Start of INPUT RECORDS
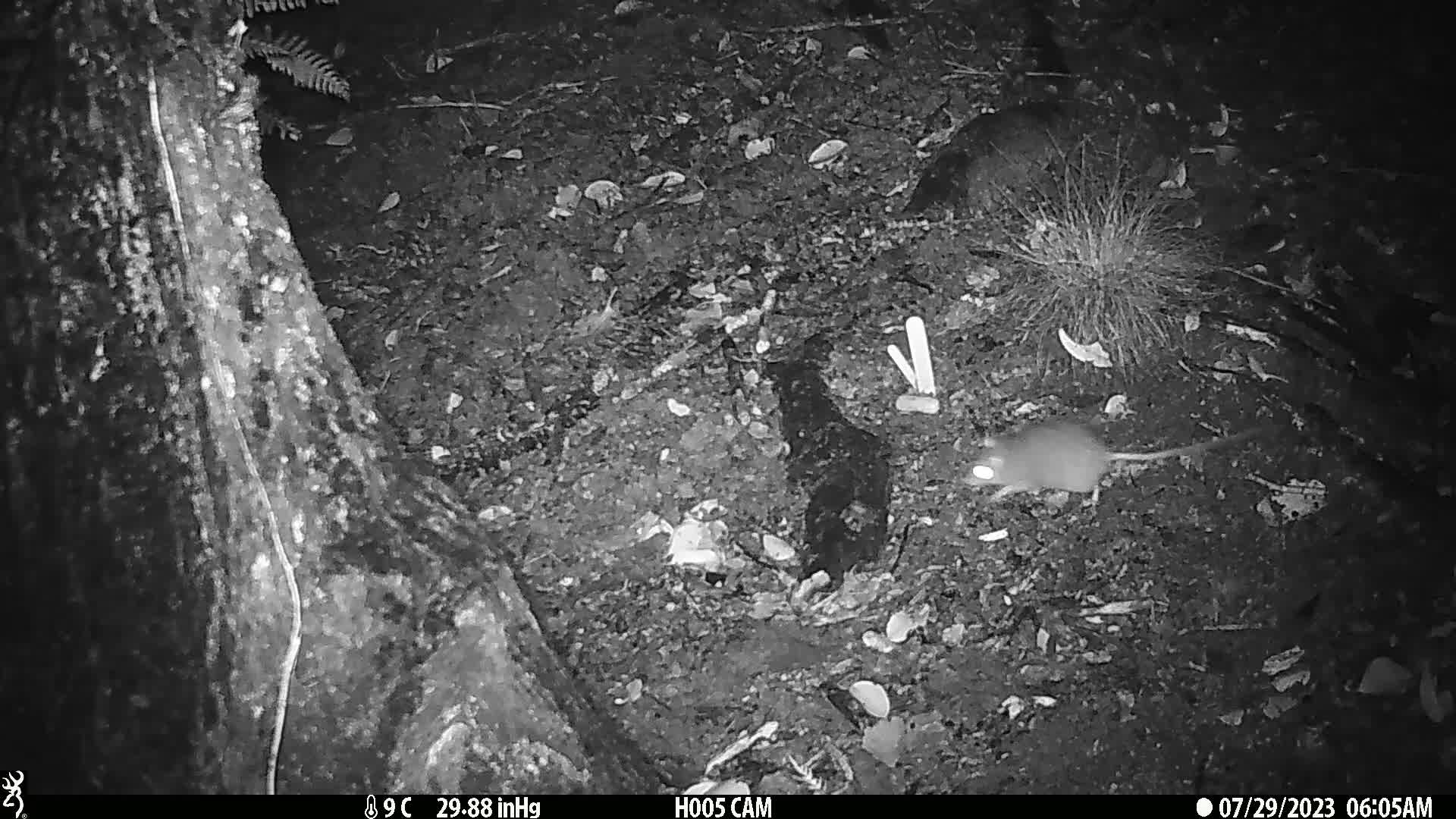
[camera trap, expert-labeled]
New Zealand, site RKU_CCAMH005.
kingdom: Animalia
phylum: Chordata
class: Mammalia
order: Rodentia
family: Muridae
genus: Rattus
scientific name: Rattus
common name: rat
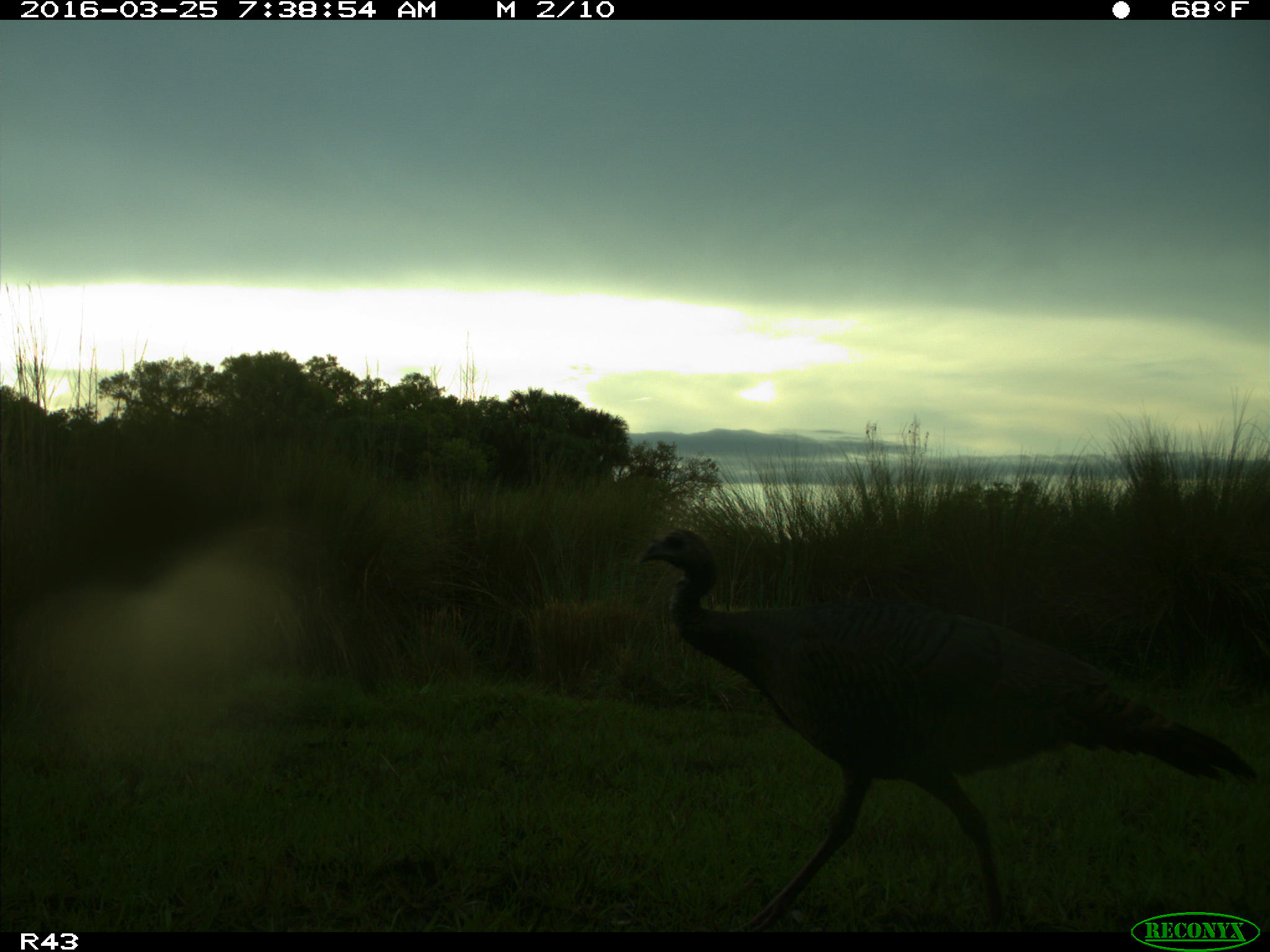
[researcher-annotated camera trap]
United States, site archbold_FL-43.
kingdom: Animalia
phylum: Chordata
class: Aves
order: Galliformes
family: Phasianidae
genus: Meleagris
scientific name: Meleagris gallopavo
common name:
End of INPUT RECORDS
Across all the lines above, repeat the wording exactly and omit the pictures.

[camera trap, expert-labeled]
New Zealand, site RKU_CCAMH005.
kingdom: Animalia
phylum: Chordata
class: Mammalia
order: Rodentia
family: Muridae
genus: Rattus
scientific name: Rattus
common name: rat
[researcher-annotated camera trap]
United States, site archbold_FL-43.
kingdom: Animalia
phylum: Chordata
class: Aves
order: Galliformes
family: Phasianidae
genus: Meleagris
scientific name: Meleagris gallopavo
common name:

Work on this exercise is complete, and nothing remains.